Task details: In the memory management notes below, repeat word for word the passage that begins at the words "Previously, applications handled" and stops after "page replacement. Clock.".

Text segment:
▬▬▬▬▬▬▬▬▬▬

Memory
Management intro:
- Looking at three problems:
1. page
replacement. e.g. clock, lru, fifo, working set
2. kernel page table
management
3. vm page table management.
QUESTION: Why such a
big deal?
- benefit: avoiding 1 page fault saves 5 million cycles --
can do a
lot of work to avoid paging
- Opportunity: lots of
different programs, no perfect prediction,
always an opportunity to
improve
Major themes:
- page replacement: global vs. local,
etc.
Issue: avoid thrashing, good performance
- Kernel page
table structures:
Issue: portability across machines, use virtual
memory for new things
- virtual machine memory management
Issue:
managing memory without cooperation of an OS
Working set.
Context:
automatic resource and scheduling a pretty new thing, as was
multiprogramming.
Previously, applications handled it themselves
(e.g. explicitly swap
memory, reserve fixed amount).
Key problem: efficiency, simple
programming
Efficiency: want full utilization of CPU -- it was the
critical
resource
Simple programming: not have to deal with manual
resource allocation.
Prior work: automatically give pages to
processes, use simple LRU or
FIFO global page replacement. Clock.
CLOCK
problems: need to know how fast clock hands move to make memory
available.
If too fast for some programs, the memory it needs won't be
there. If too
slow, not enough free memory when needed.
Problem: thrashing. Every
program takes a page fault, swaps waiting
for a page, meanwhile somebody
takes another page from it, and when it
comes back, it faults again.
Other
people: perhaps VM not worth it? Ask for advice? e.g. let
programmer tell
system how much memory it needs, when to bring in
pages?
Problem:
-
Usage may depend on environment, hard for programmer
- Modular compilation
makes it hard for compilers.
Observation: not worth scheduling a
process that doesn't have enough
memory to make progress. Need to make
scheduler + memory manager work
together.
Approach: build a
model of program behavior, use model + measurements
to make scheduling +
allocation decisions.
APPROACH (KEY): instead of figuring out what
page to discard, figure
out what pages should be there, and make sure they
are. COMPARE TO CLOCK
MODEL:
2 level memory
Traverse
time T == time to transfer a page between memory
Goal of mem mgmt:
-
Decide which pages are in core -- decide which pages to REMOVE (not
load)
- optimize to minize page traffic == pages/unit time moved between
memories.
- page in on demand only
Prior work: LRU, Random,
LFU, FIO, ... Problem: susceptible to
overload under heavy competition.

▬▬▬▬▬▬▬▬▬▬

Collected data
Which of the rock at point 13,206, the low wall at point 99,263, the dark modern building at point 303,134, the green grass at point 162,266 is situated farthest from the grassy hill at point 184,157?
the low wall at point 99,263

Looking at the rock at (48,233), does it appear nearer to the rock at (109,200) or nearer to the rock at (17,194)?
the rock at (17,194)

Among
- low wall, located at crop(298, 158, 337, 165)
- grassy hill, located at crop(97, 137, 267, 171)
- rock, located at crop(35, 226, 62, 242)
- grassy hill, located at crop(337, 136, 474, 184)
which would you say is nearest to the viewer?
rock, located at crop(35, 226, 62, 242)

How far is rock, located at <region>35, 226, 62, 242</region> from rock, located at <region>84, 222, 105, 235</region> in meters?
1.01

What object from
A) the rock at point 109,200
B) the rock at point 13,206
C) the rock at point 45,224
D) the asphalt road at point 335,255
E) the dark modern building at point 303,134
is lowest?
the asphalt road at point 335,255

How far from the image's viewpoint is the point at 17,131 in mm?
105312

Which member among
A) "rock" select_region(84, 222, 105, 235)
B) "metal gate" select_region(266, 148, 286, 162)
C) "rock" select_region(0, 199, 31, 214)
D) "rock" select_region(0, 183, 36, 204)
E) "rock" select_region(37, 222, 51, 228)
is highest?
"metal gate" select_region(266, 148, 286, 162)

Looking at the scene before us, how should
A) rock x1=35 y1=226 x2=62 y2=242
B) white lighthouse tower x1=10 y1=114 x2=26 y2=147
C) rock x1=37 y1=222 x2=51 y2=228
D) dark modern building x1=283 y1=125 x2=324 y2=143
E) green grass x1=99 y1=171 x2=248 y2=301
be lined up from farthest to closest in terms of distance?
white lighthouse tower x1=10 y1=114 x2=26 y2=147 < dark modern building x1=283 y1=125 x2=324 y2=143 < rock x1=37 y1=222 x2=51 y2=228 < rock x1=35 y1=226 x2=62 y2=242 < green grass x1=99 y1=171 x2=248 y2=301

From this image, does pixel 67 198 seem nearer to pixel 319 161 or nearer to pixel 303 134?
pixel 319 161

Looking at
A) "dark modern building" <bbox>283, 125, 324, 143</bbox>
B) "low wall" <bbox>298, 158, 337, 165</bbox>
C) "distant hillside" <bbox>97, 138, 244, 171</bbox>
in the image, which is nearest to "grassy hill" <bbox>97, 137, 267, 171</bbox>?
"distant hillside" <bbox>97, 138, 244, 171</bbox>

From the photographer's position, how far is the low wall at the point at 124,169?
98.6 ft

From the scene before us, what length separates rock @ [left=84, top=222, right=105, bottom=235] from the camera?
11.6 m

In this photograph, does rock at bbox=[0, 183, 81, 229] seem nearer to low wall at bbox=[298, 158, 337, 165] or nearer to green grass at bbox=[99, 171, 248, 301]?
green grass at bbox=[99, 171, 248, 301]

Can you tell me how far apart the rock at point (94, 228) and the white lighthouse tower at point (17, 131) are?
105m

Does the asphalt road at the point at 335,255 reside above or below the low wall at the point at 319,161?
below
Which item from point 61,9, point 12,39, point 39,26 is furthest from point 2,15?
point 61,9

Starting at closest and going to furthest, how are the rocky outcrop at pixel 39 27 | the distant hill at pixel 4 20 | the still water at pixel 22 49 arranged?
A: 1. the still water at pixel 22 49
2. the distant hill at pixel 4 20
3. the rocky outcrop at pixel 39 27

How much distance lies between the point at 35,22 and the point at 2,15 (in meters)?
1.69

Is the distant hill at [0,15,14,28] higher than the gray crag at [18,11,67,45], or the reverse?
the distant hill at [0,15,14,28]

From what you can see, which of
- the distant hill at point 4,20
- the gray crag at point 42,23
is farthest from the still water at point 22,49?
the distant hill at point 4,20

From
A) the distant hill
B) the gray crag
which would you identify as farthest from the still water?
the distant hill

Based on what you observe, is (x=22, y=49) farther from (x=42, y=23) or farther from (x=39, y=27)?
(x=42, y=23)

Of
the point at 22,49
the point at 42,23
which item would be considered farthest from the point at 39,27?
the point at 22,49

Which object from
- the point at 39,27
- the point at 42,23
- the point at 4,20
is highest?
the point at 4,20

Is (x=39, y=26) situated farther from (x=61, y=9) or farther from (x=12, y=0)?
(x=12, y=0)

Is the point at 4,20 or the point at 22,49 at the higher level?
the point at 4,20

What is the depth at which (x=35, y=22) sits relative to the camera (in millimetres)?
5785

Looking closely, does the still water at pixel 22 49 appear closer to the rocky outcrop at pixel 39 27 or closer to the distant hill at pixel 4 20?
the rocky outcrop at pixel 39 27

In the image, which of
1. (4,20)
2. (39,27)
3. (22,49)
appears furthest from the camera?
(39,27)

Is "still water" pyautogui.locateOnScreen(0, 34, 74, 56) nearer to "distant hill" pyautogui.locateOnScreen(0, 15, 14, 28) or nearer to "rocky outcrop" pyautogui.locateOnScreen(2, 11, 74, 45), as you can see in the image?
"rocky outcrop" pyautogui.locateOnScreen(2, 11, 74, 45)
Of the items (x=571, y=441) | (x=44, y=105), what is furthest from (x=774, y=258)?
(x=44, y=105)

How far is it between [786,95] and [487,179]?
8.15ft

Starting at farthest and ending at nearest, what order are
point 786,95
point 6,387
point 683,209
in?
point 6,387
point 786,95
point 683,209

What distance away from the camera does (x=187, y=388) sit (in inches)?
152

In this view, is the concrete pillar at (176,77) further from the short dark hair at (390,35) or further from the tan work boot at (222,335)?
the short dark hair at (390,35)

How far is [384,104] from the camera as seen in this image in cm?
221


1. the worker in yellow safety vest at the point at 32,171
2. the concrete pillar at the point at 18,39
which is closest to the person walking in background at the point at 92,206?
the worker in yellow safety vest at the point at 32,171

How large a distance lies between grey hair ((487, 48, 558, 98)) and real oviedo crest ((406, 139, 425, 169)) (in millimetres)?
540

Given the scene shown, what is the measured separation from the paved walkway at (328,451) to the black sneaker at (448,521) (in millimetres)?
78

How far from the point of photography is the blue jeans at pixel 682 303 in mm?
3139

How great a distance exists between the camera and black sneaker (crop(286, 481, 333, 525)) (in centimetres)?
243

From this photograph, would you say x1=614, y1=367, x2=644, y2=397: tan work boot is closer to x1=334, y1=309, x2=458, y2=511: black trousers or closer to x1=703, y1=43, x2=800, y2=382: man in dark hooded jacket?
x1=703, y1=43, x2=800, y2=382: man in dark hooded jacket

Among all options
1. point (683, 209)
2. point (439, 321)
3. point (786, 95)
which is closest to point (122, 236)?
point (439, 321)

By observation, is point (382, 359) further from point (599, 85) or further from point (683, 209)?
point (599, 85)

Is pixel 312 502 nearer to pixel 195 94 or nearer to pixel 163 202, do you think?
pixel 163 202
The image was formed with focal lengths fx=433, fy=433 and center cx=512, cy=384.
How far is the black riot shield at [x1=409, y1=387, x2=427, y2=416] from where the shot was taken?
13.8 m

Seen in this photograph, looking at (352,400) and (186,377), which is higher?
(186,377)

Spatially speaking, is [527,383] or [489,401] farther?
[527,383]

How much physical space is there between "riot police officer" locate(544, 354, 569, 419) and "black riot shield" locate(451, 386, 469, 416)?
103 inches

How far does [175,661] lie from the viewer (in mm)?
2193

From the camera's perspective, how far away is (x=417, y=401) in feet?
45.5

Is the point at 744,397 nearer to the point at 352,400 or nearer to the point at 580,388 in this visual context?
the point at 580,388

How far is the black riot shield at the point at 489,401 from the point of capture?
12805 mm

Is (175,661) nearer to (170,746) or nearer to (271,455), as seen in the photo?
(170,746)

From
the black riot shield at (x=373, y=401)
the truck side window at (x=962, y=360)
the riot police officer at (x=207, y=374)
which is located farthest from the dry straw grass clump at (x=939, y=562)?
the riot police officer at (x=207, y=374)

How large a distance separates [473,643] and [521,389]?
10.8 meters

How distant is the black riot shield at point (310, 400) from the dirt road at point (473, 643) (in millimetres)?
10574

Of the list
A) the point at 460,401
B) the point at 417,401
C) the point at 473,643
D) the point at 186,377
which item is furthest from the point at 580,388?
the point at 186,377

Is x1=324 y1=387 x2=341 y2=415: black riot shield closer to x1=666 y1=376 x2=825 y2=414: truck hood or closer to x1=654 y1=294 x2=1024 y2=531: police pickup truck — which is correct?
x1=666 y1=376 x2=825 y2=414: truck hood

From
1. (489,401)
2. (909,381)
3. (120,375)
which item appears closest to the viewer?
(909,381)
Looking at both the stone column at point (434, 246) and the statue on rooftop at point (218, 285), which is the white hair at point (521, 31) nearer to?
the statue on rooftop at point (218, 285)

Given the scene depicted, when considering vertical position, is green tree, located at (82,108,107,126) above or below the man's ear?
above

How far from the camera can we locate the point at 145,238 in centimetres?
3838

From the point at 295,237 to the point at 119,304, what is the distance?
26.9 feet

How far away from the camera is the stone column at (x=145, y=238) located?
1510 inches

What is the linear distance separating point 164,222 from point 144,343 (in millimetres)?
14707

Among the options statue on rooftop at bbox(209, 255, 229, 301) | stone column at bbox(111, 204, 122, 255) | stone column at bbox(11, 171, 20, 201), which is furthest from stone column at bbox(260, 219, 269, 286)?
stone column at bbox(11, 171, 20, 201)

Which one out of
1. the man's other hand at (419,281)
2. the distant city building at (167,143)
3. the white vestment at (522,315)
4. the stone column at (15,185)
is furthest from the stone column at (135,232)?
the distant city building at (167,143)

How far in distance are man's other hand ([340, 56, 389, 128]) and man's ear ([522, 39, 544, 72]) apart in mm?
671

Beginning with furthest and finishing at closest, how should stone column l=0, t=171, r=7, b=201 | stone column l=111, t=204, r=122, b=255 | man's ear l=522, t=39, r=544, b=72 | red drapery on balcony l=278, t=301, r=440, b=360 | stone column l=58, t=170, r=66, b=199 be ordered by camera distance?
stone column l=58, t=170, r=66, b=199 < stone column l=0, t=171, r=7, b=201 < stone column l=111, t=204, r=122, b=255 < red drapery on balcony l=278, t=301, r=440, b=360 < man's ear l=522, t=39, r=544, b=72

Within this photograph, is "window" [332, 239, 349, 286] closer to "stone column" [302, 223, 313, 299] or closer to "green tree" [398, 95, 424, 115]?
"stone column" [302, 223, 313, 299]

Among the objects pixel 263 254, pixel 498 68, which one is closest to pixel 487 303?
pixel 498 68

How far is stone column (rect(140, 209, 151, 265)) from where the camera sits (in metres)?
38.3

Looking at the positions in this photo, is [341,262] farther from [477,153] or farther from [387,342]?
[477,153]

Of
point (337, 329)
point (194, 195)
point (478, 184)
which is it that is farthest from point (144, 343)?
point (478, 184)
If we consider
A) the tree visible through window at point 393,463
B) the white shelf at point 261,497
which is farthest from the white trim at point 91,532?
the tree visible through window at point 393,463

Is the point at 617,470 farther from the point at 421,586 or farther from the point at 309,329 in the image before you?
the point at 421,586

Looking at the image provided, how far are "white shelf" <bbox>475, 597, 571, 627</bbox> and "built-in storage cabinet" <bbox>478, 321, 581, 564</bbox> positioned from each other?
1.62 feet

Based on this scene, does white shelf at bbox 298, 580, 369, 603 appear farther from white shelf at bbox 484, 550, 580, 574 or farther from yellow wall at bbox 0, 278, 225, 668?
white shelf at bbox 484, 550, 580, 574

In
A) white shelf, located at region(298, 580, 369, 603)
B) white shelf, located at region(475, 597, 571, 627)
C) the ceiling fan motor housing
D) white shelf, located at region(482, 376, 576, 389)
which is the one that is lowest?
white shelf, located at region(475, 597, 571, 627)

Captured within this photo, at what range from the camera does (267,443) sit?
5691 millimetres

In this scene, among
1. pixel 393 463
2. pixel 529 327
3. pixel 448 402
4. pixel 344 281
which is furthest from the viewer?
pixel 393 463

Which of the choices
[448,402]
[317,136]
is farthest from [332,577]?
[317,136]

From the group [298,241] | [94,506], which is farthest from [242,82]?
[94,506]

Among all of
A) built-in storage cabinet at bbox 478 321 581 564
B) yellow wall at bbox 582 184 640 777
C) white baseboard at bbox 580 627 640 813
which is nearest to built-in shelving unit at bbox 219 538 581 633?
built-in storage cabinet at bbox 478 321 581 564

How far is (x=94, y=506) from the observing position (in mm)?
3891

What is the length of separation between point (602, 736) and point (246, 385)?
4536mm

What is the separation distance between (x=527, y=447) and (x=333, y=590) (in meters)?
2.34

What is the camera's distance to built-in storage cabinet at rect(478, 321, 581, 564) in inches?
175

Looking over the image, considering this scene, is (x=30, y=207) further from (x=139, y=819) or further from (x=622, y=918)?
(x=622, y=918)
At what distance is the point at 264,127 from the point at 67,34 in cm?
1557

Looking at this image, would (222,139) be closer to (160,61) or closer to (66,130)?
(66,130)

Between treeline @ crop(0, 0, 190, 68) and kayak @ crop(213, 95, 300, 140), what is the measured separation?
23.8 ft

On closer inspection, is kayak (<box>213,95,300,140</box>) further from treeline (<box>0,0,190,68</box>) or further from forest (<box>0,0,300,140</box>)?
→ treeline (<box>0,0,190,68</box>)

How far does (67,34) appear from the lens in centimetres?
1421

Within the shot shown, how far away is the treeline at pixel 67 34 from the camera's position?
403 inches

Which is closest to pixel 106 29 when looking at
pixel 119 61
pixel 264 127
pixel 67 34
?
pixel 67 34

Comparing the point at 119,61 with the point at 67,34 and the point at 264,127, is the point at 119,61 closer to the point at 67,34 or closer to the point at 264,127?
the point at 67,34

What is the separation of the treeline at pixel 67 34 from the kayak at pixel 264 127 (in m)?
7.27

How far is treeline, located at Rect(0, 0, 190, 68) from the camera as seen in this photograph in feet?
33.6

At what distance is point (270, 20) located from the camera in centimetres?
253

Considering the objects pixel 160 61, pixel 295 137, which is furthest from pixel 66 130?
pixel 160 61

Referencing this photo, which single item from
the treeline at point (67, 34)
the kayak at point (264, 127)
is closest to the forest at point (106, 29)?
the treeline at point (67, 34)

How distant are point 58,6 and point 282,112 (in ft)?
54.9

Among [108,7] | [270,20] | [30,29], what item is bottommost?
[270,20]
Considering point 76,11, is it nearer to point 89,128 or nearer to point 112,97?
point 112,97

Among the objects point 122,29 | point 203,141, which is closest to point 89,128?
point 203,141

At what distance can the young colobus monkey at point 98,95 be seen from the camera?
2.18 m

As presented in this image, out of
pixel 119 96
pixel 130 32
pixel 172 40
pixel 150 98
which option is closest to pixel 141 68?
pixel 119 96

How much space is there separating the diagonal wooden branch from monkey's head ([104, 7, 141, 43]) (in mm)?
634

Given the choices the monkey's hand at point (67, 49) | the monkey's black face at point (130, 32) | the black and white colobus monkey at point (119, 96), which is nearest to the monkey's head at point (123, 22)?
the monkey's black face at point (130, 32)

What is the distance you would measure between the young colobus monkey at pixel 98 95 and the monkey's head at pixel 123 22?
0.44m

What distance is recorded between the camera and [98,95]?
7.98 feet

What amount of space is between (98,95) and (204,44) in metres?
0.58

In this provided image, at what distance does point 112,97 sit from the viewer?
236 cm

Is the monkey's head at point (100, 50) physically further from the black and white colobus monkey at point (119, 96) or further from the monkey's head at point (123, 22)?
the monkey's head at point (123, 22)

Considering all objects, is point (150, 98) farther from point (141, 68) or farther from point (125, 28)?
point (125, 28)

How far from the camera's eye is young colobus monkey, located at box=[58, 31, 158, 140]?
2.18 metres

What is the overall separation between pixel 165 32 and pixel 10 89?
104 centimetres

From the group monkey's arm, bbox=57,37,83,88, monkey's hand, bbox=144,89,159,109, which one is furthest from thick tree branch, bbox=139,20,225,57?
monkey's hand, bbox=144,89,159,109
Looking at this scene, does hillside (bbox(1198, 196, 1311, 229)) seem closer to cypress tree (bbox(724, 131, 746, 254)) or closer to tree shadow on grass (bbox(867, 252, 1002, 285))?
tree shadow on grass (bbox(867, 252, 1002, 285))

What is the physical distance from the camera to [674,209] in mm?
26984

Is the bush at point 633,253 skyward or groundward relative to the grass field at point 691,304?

▬▬▬▬▬▬▬▬▬▬

Written response:
Previously, applications handled it themselves
(e.g. explicitly swap
memory, reserve fixed amount).
Key problem: efficiency, simple
programming
Efficiency: want full utilization of CPU -- it was the
critical
resource
Simple programming: not have to deal with manual
resource allocation.
Prior work: automatically give pages to
processes, use simple LRU or
FIFO global page replacement. Clock.